Swampy, that article is so ignorant and malicious I don't even know where to start. Hopefully the brewers that got slandered in it will recover some money from whoever wrote it.

Propylene glycol circulates in the cooling bands around a boiling vessel of course - it's never in the beer. GMO crops have had their DNA altered to add one or more beneficial genes, typically to help the plant resist some disease or insect that preys on it. Even if you believe GMO crops are somehow harmful, the origin of the final-product simple sugars fructose and dextrose couldn't possibly matter. Those sugars are only snippets of starch chains, two and one molecules respectively, and they contain no DNA at all.

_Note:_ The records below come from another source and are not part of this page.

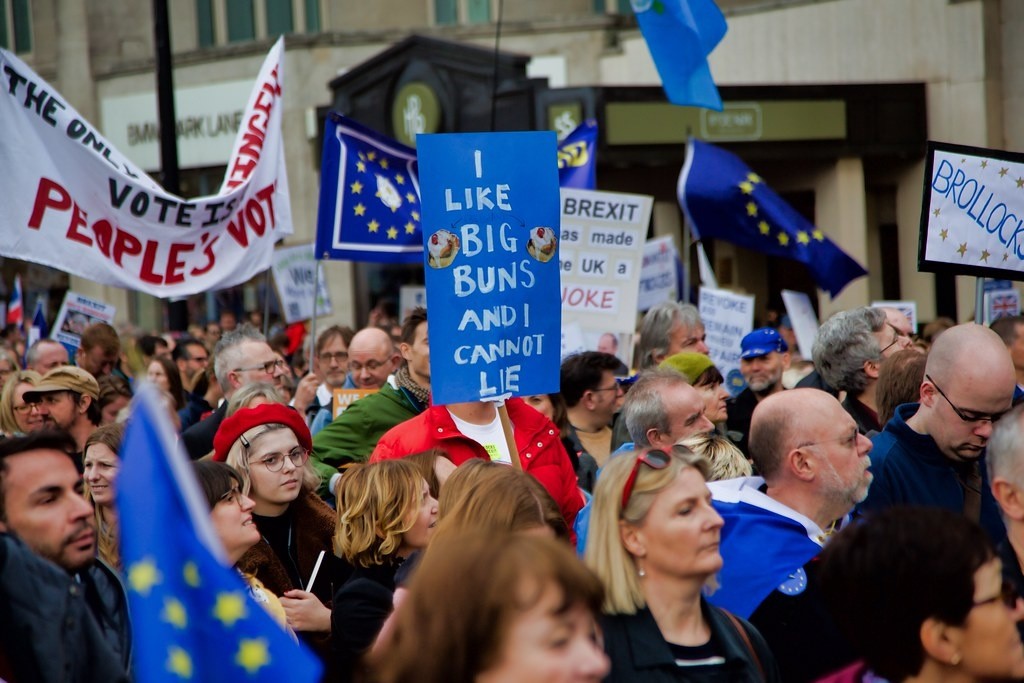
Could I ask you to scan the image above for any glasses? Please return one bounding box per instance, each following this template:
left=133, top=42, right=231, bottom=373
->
left=618, top=444, right=694, bottom=520
left=352, top=356, right=391, bottom=369
left=215, top=488, right=244, bottom=508
left=12, top=404, right=39, bottom=415
left=593, top=384, right=619, bottom=393
left=1, top=370, right=12, bottom=376
left=233, top=360, right=283, bottom=374
left=971, top=583, right=1017, bottom=612
left=191, top=357, right=204, bottom=363
left=798, top=429, right=859, bottom=450
left=927, top=374, right=1006, bottom=423
left=250, top=446, right=310, bottom=473
left=879, top=333, right=898, bottom=354
left=320, top=351, right=348, bottom=362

Isinglass, a substance refined from fish bladders, is used in an OLD and higher-quality method of clarifying beer wort. Isinglass doesn't remain in the beer - it's a heavy tasteless, odorless, glycerin-like substance that attaches to the protein molecules that make beer cloudy and drop them to the bottom of the vessel. Clear beer is then siphoned from the top, leaving the cloudiness behind. If Guinness is still using that 19th century method, good for them - it enhances quality and it's a lot more expensive and time consuming than ramming beer through a micron filter with a high pressure pump as is usually done these days.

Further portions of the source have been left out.